Accordingly, the decision of the Claims Court must be affirmed.

AFFIRMED. 
      
      . Any distinction between gross income under section 119 of the Internal Revenue Code and wages under sections 3101, 3111, and 3121(a) is not at issue in this appeal, both parties having employed the definition of income within the meaning of section 119. Cf. Rowan Cos. v. United States, 452 U.S. 247, 254, 101 S.Ct. 2288, 2293, 68 L.Ed.2d 814 (1981).
     
      
      . The Claims Court's findings of fact are reported in full at 6 Cl.Ct. 308 (1984) and are based on the testimony of the Society’s president and multiple stipulations of the parties. However, only such findings as are deemed important to our decision are set forth herein. We are satisfied that those findings are not clearly erroneous. Heisig v. United States, 719 F.2d 1153, 1158 (Fed.Cir.1983); Fed.R.Civ.P. 52(a).
     
      
      . The Society has no written document, by-laws, regulations, or contract setting forth an obligation to furnish its members with food, shelter, and clothing. However, the Society contends that the members have agreed to accept care and maintenance during membership and that this has consistently been provided all members in good standing without regard to their physical abilities to perform duties within the Society. Thus, the Society has promised to care for its members during their active and declining years when they have performed services in past years.
     
      
      . Membership declined from 80 in 1930 to 25 in 1978, when the average age was about 70. .
     
      
      . The Society's Employer's Quarterly Federal Tax Return for the first quarter of 1978 shows total wages paid of $226,778.62.
     
      
      . As of 1978, the Society's accumulated surplus exceeded $5.3 million, and its top three officials, who were nonmembers, received annual salaries of over $103,000, $72,000, and $42,000, respectively.
     
      
      . The other three ladies did not address this point in their depositions, but we are persuaded that the nature of their services was such as to support an inference that these could be performed without living in the Society’s home.
     
      
      . The wages of the eight ladies involved demonstrate a clear nexus between their services and the business activities of the Society. Wages reported for 1978 were: Bachman $11,921.89; Todd $10,233.57; Stepler $3,776.66 (May thru December); Bossard $6,344.24; Gray $2,054.24; Mann $2,826.44; McKinney $17,309.79; and Wolf $2,354.24.
     
      
      . 26 U.S.C. § 119 provides, in part, as follows:
      (a) Meals and lodging furnished to employee ... pursuant to employment
      
      There shall be excluded from gross income of an employee the value of any meals or lodging furnished to him ... by or on behalf of his employer for the convenience of the employer, but only if—
      (1) in the case of meals, the meals are furnished on the business premises of the employer, or
      (2) in the case of lodging, the employee is required to accept such lodging on the business premises of his employer as a condition of his employment.

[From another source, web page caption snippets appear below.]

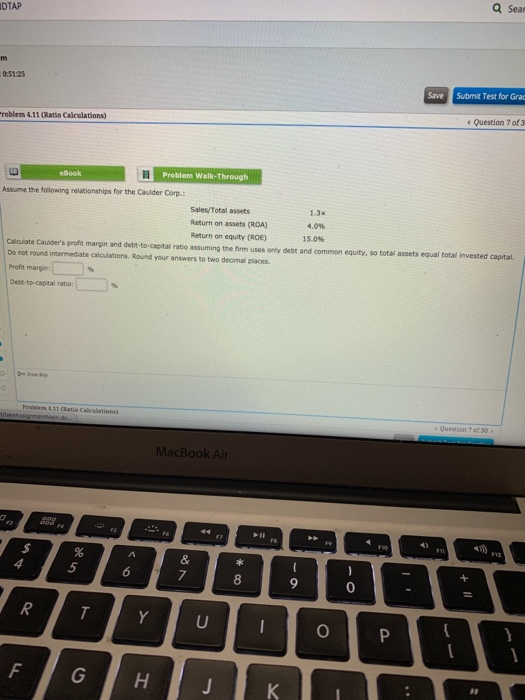  DTAP Sear 0:51:25 Save Submit Test for Grac roblem 4.11 Ratio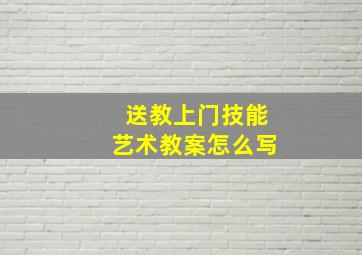 送教上门技能艺术教案怎么写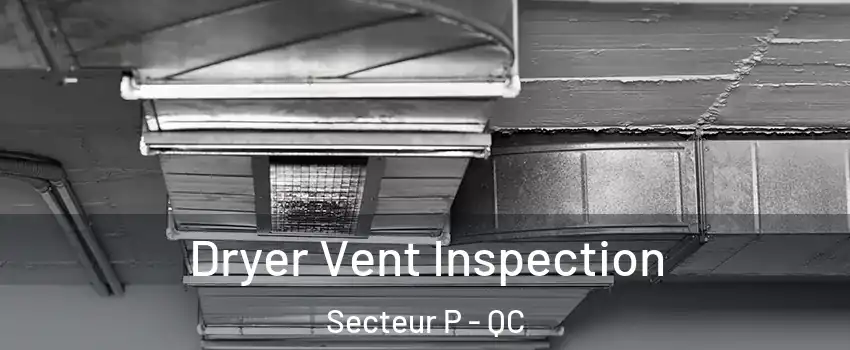  Dryer Vent Inspection Secteur P - QC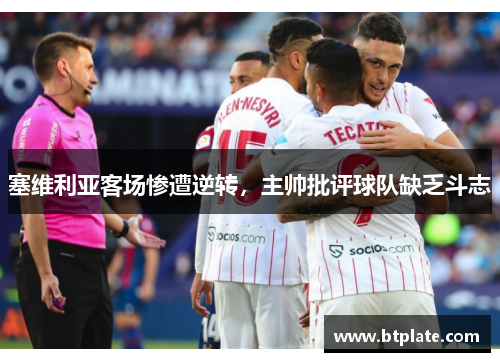 塞维利亚客场惨遭逆转，主帅批评球队缺乏斗志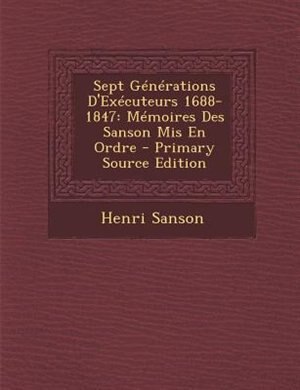 Sept GTnTrations D'ExTcuteurs 1688-1847: MTmoires Des Sanson Mis En Ordre - Primary Source Edition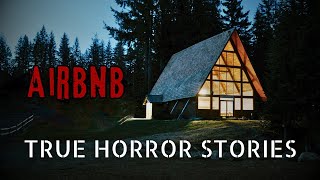 3 Disturbing TRUE Airbnb Horror Stories  Creepy Encounters in Remote Rentals [upl. by Meihar]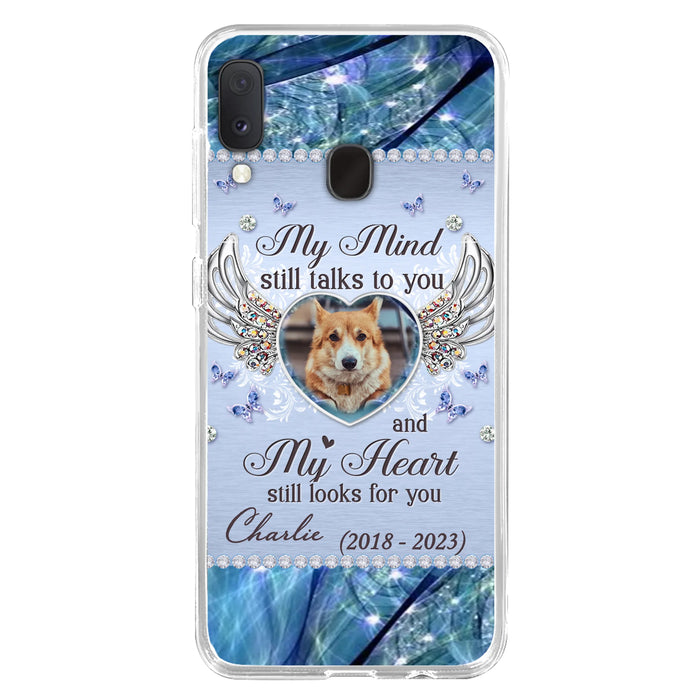 Personalized Memorial Pet Phone Case - Upload Photo - Memorial Gift Idea For Pet Lovers - My Mind Still Talks To You - Case For iPhone/Samsung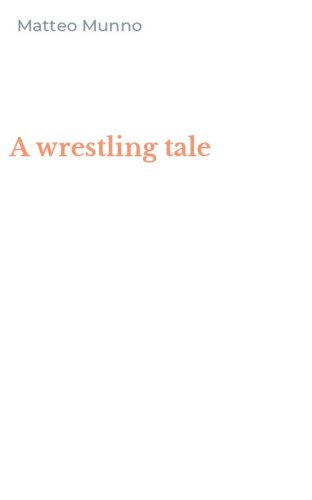 A wrestling tale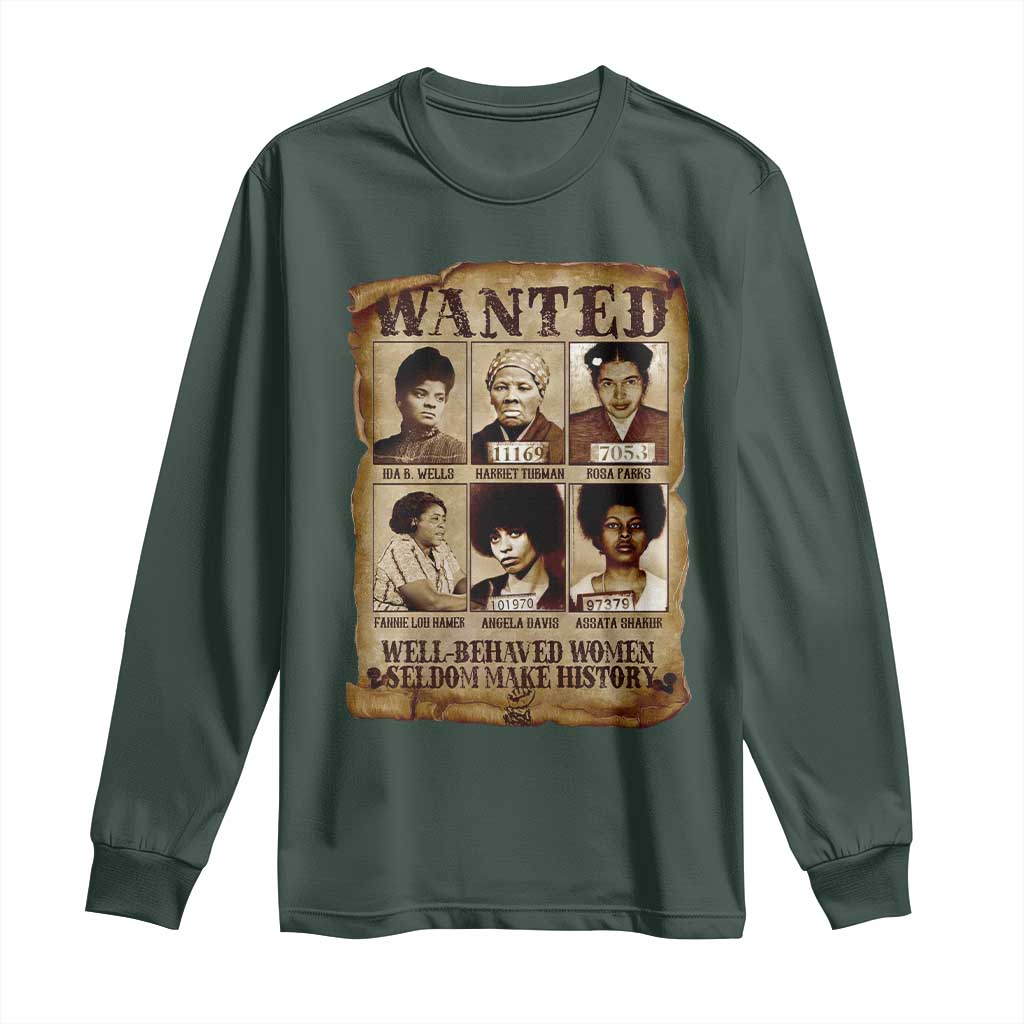 Black Women History Long Sleeve Shirt Well Behaved Women Rarely Make History Melanin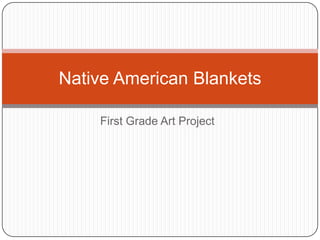 First Grade Art Project Native American Blankets 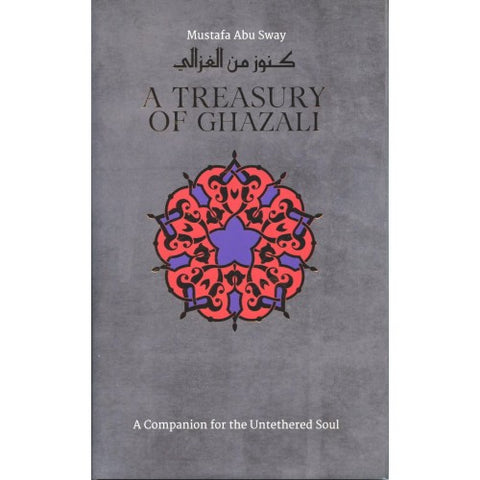 Treasury of Ghazali: A Companion for the Untethered Soul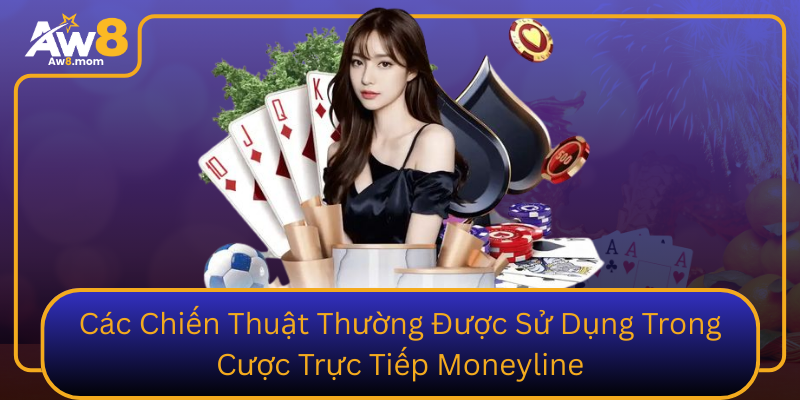 Cac Chien Thuat Thuong Duoc Su Dung Trong Cuoc Truc Tiep Moneyline
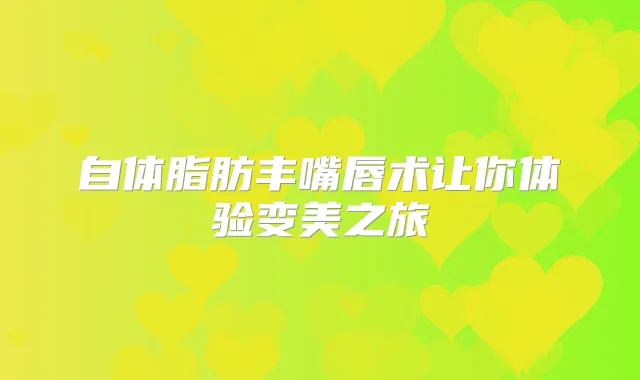 自体脂肪丰嘴唇术让你体验变美之旅
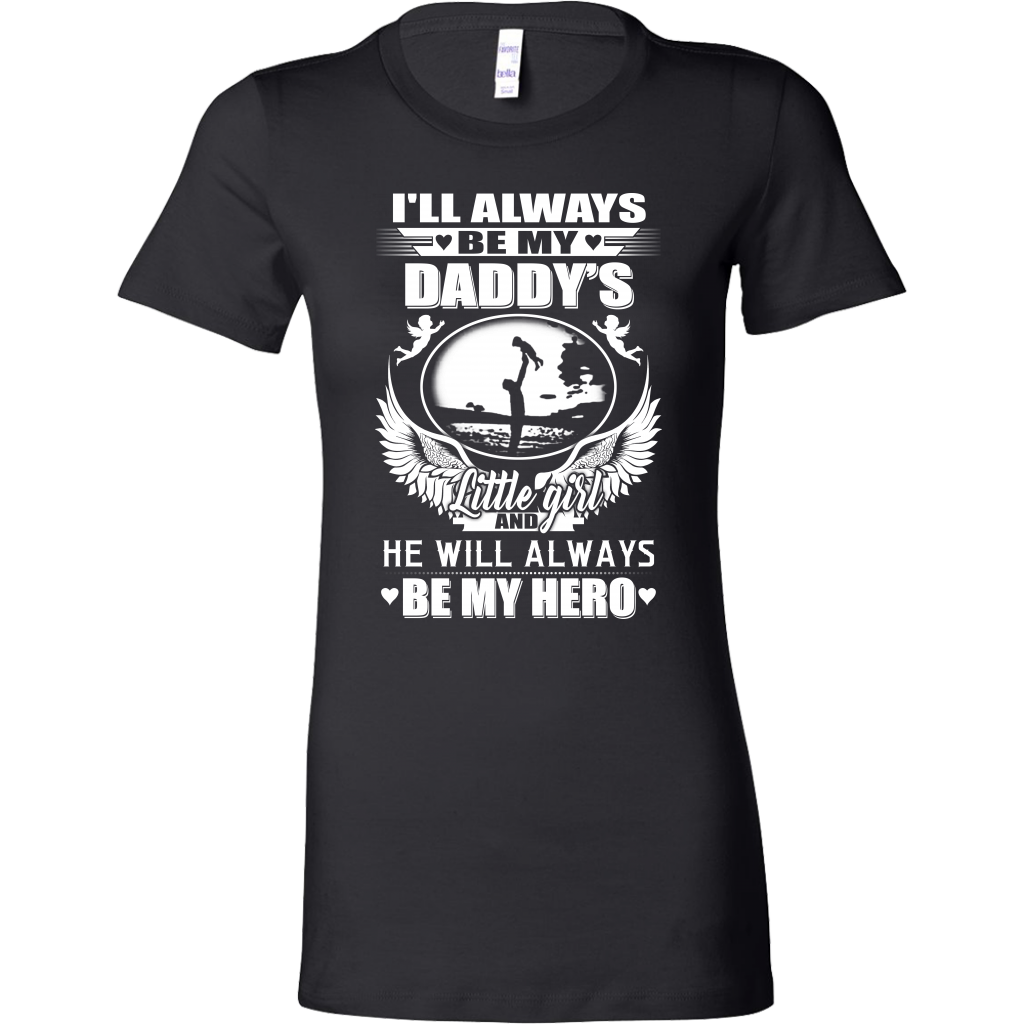 I'll Always Be My Daddy's Little Girl and He Will Always Be My Hero Sh -  Dashing Tee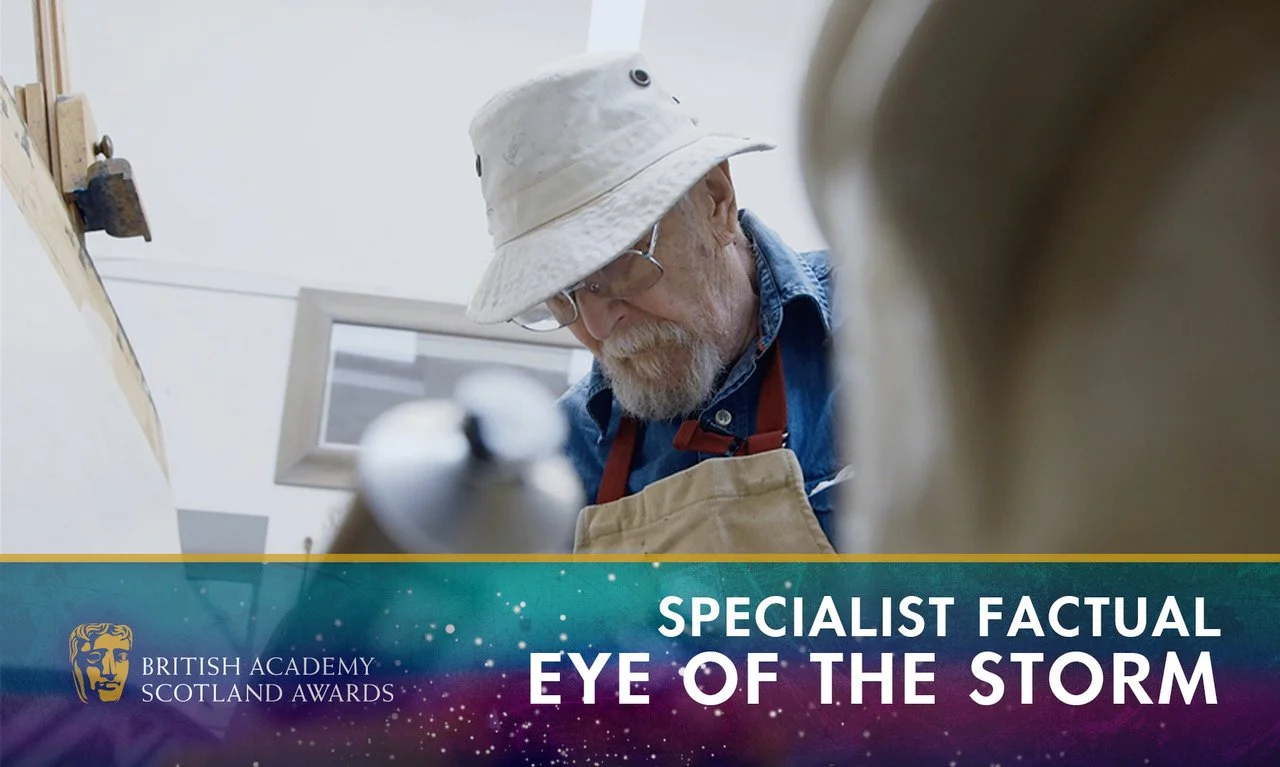 Eye of the Storm (Executive Producer) wins BAFTA Scotland's Specialist Factual Award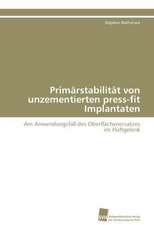 Primarstabilitat Von Unzementierten Press-Fit Implantaten: Einfluss Des Ncl. Subthalamicus Auf Die Raumorientierung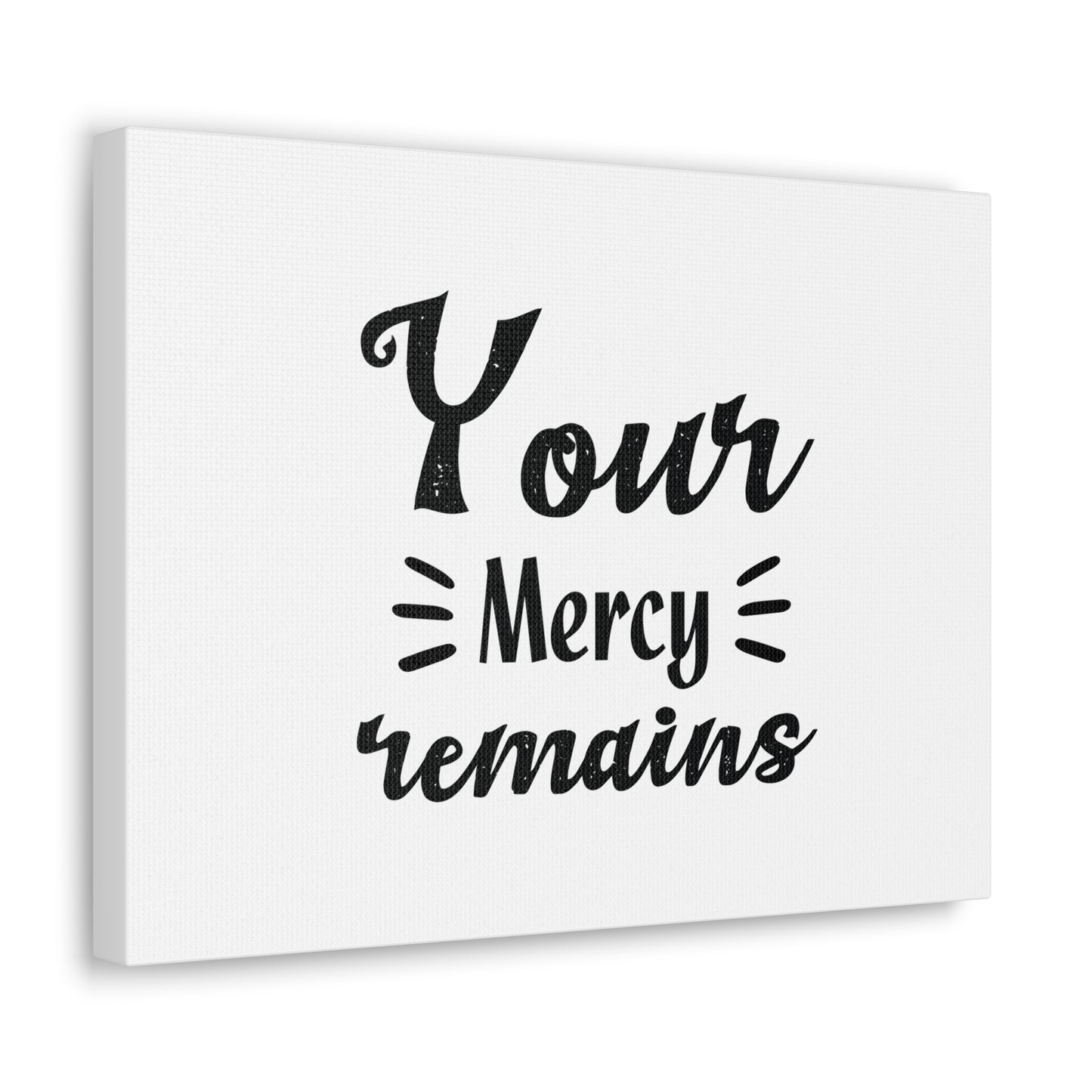 Your Mercy Remains Psalm 25:10 Christian Wall Art Bible Verse Print Ready to Hang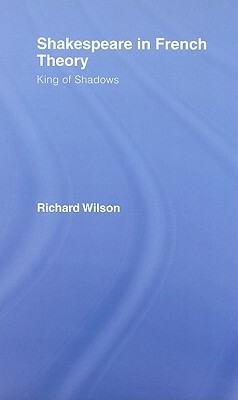 Shakespeare in French Theory: King of Shadows by Richard Wilson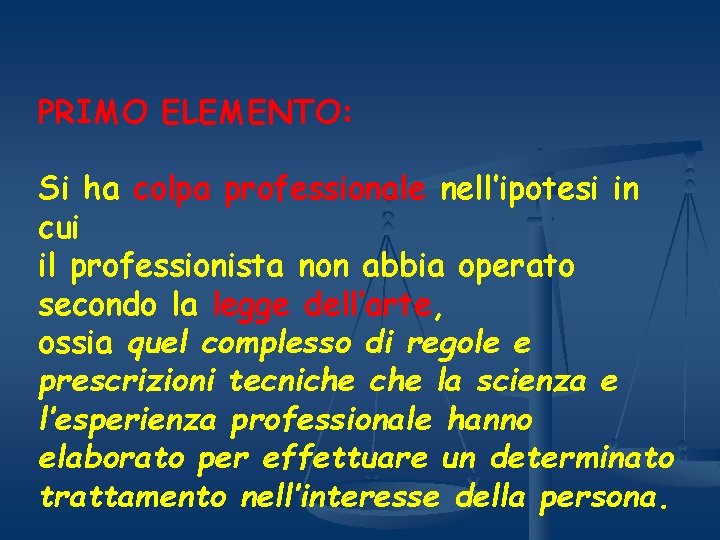 PRIMO ELEMENTO: Si ha colpa professionale nell’ipotesi in cui il professionista non abbia operato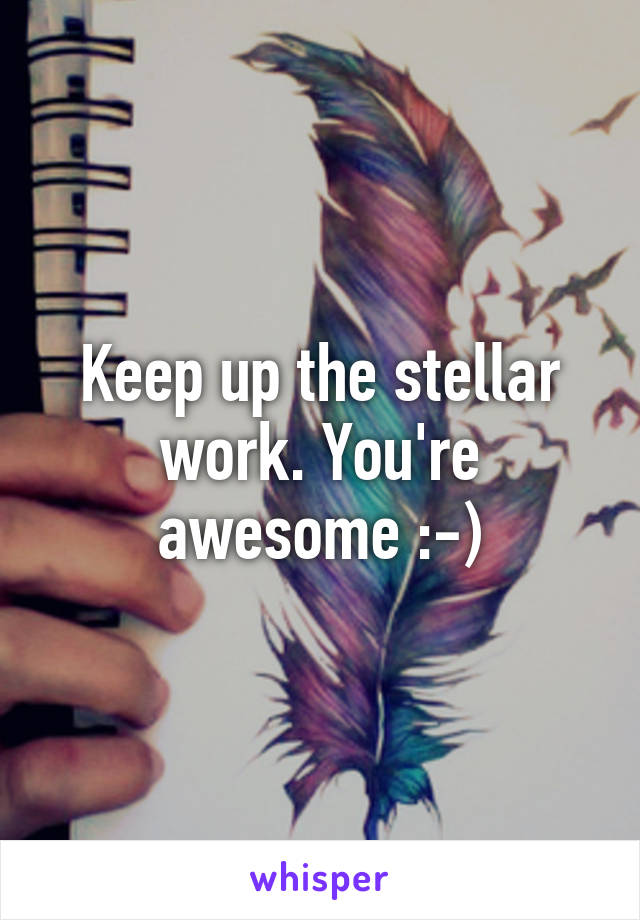 Keep up the stellar work. You're awesome :-)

      Our predecessor court has stated that “There does not appear to be any substantial difference between the ... ‘convenience of the employer’ test and the ‘required as a condition of his employment’ test.” United States Junior Chamber of Commerce v. United States, 334 F.2d 660, 663, 167 Ct.Cl. 392 (1964).
     
      
      . We note that the mere assertion that meals were furnished for a noncompensatory business reason of the employer (and, therefore, were for the convenience of the employer), 26 C.F.R. § 1.119 — l(a)(2)(i), is not sufficient proof since this is a question of fact to be determined from the circumstances of each case.
     
      
      . The Society acknowledges that the Conference Report thereon states that no inference is intended of the correct tax treatment of such lodging before the moratorium period beginning January 1, 1984.
     
      
      . We note that 26 C.F.R. § 1.119-l(a)(2)(iii) provides that promotion of morale or goodwill of the employee by furnishing meals is regarded as a compensatory business reason of the employer.